§ Request
The entries are to be returned exactly, with images left out.

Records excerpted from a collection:
BEGIN
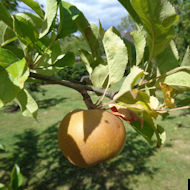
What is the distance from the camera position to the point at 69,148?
2.04ft

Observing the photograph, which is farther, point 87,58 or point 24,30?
point 87,58

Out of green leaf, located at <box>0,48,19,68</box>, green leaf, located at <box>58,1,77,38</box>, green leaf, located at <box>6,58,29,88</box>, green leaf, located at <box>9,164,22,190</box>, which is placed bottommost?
green leaf, located at <box>9,164,22,190</box>

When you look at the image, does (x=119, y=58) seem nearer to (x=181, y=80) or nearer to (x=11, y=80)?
(x=181, y=80)

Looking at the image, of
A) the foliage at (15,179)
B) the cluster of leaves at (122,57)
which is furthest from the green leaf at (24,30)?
the foliage at (15,179)

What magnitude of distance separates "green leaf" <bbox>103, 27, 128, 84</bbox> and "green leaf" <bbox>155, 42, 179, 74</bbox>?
10cm

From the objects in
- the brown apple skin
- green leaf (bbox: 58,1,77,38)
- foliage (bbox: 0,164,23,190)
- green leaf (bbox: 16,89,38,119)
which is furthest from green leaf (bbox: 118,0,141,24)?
foliage (bbox: 0,164,23,190)

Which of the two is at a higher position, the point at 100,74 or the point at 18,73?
the point at 18,73

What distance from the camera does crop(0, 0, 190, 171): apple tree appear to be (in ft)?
1.49

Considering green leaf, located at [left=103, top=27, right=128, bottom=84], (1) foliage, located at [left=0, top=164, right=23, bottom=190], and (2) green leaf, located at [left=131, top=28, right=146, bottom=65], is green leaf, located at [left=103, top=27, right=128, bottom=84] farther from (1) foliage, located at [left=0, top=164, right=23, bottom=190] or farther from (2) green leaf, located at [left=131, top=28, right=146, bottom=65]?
(1) foliage, located at [left=0, top=164, right=23, bottom=190]

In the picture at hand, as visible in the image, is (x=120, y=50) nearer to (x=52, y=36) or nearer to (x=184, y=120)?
(x=52, y=36)

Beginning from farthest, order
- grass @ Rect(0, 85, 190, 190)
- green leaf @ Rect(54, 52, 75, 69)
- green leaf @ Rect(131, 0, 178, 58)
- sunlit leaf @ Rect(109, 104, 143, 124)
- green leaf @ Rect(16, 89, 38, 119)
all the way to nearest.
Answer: grass @ Rect(0, 85, 190, 190) → green leaf @ Rect(54, 52, 75, 69) → green leaf @ Rect(16, 89, 38, 119) → sunlit leaf @ Rect(109, 104, 143, 124) → green leaf @ Rect(131, 0, 178, 58)

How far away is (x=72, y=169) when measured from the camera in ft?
12.2

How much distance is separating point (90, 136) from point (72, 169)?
11.2 feet

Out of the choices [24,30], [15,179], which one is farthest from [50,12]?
[15,179]
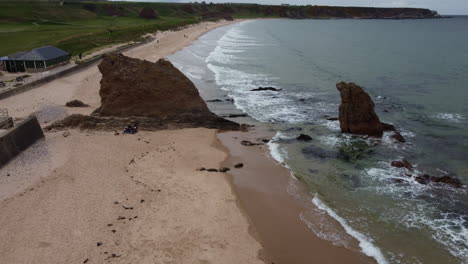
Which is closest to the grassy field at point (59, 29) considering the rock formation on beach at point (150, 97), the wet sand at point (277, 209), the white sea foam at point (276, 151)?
the rock formation on beach at point (150, 97)

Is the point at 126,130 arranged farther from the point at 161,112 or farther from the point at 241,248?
the point at 241,248

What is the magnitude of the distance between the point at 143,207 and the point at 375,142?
1614cm

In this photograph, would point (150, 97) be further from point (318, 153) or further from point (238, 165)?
point (318, 153)

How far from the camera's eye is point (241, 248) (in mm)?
14094

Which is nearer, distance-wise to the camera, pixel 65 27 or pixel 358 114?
pixel 358 114

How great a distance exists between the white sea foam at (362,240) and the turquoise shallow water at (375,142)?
0.04 metres

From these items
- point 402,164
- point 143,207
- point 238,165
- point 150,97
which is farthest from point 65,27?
point 402,164

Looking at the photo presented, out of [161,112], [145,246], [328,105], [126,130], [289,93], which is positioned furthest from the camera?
[289,93]

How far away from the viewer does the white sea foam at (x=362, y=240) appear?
1397 cm

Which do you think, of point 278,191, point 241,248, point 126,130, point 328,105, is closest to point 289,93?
point 328,105

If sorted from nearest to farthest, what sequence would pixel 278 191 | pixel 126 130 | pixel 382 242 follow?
pixel 382 242
pixel 278 191
pixel 126 130

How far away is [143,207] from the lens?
53.3ft

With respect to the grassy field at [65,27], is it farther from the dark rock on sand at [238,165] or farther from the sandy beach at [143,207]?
the dark rock on sand at [238,165]

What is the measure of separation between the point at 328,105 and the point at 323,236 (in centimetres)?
2169
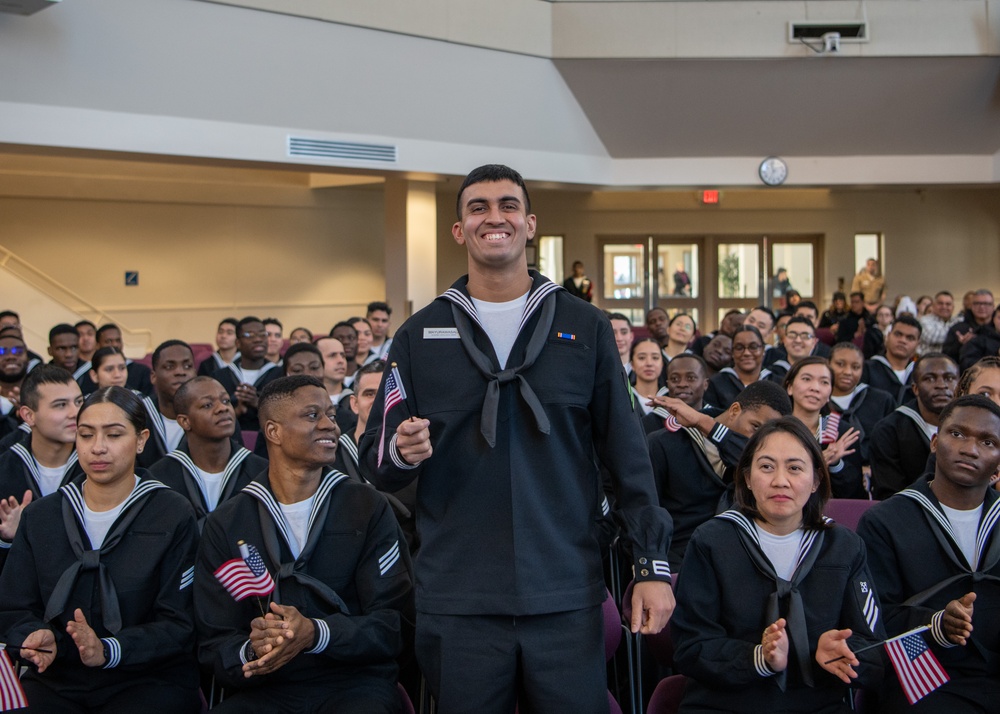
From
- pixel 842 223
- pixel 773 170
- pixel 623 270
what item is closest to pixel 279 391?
pixel 773 170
END
§ Full output
What is the distance from the camera position to the point at 69,148?
2.04ft

Observing the photograph, which is farther, point 87,58 or point 24,30?
point 87,58

Out of green leaf, located at <box>0,48,19,68</box>, green leaf, located at <box>58,1,77,38</box>, green leaf, located at <box>6,58,29,88</box>, green leaf, located at <box>9,164,22,190</box>, which is placed bottommost?
green leaf, located at <box>9,164,22,190</box>

When you look at the image, does (x=119, y=58) seem nearer to (x=181, y=80) or nearer to (x=11, y=80)?
(x=181, y=80)

Looking at the image, of
A) the foliage at (15,179)
B) the cluster of leaves at (122,57)
which is furthest from the green leaf at (24,30)?
the foliage at (15,179)

What magnitude of distance separates "green leaf" <bbox>103, 27, 128, 84</bbox> and "green leaf" <bbox>155, 42, 179, 74</bbox>?
10cm

From the objects in
- the brown apple skin
- green leaf (bbox: 58,1,77,38)
- foliage (bbox: 0,164,23,190)
- green leaf (bbox: 16,89,38,119)
which is furthest from green leaf (bbox: 118,0,141,24)?
foliage (bbox: 0,164,23,190)

Which of the two is at a higher position, the point at 100,74 or the point at 18,73?
the point at 18,73

What distance from the camera does crop(0, 0, 190, 171): apple tree appear to be (in ft)?
1.49

Considering green leaf, located at [left=103, top=27, right=128, bottom=84], (1) foliage, located at [left=0, top=164, right=23, bottom=190], and (2) green leaf, located at [left=131, top=28, right=146, bottom=65], is green leaf, located at [left=103, top=27, right=128, bottom=84] farther from (1) foliage, located at [left=0, top=164, right=23, bottom=190] or farther from (2) green leaf, located at [left=131, top=28, right=146, bottom=65]?
(1) foliage, located at [left=0, top=164, right=23, bottom=190]

In the picture at hand, as visible in the image, is (x=120, y=50) nearer to (x=52, y=36) or nearer to (x=184, y=120)?
(x=52, y=36)

Beginning from farthest, order
- grass @ Rect(0, 85, 190, 190)
- green leaf @ Rect(54, 52, 75, 69)
- green leaf @ Rect(131, 0, 178, 58)
- sunlit leaf @ Rect(109, 104, 143, 124)
- green leaf @ Rect(16, 89, 38, 119)
all the way to nearest.
Answer: grass @ Rect(0, 85, 190, 190) → green leaf @ Rect(54, 52, 75, 69) → green leaf @ Rect(16, 89, 38, 119) → sunlit leaf @ Rect(109, 104, 143, 124) → green leaf @ Rect(131, 0, 178, 58)

How far away is (x=72, y=169) when measured from the camera in ft?
12.2

How much distance is separating point (90, 136) from point (72, 169)?
11.2 feet

Out of the choices [24,30], [15,179], which one is farthest from [50,12]?
[15,179]
Which is closest to the grassy field at point (59, 29) considering the rock formation on beach at point (150, 97), the wet sand at point (277, 209), the white sea foam at point (276, 151)?
the rock formation on beach at point (150, 97)

Is the point at 126,130 arranged farther from the point at 161,112 or farther from the point at 241,248?
the point at 241,248

What is the magnitude of the distance between the point at 143,207 and the point at 375,142?
1614cm

In this photograph, would point (150, 97) be further from point (318, 153) or further from point (238, 165)?
point (318, 153)

How far from the camera's eye is point (241, 248) (in mm)?
14094

Which is nearer, distance-wise to the camera, pixel 65 27 or pixel 358 114?
pixel 358 114

How great a distance exists between the white sea foam at (362,240) and the turquoise shallow water at (375,142)?
0.04 metres

From these items
- point 402,164
- point 143,207
- point 238,165
- point 150,97
which is farthest from point 65,27?
point 402,164

Looking at the photo presented, out of [161,112], [145,246], [328,105], [126,130], [289,93], which is positioned furthest from the camera?
[289,93]

How far away from the viewer does the white sea foam at (x=362, y=240) appear?
1397 cm

Which do you think, of point 278,191, point 241,248, point 126,130, point 328,105, is closest to point 289,93?
point 328,105

If sorted from nearest to farthest, what sequence would pixel 278 191 | pixel 126 130 | pixel 382 242 follow?
pixel 382 242
pixel 278 191
pixel 126 130

How far away is [143,207] from the lens?
53.3ft

With respect to the grassy field at [65,27], is it farther from the dark rock on sand at [238,165] or farther from the sandy beach at [143,207]?
the dark rock on sand at [238,165]

What is the measure of separation between the point at 328,105 and the point at 323,236 (in centimetres)?
2169
From
- pixel 842 223
- pixel 773 170
- pixel 623 270
what item is closest to pixel 279 391?
pixel 773 170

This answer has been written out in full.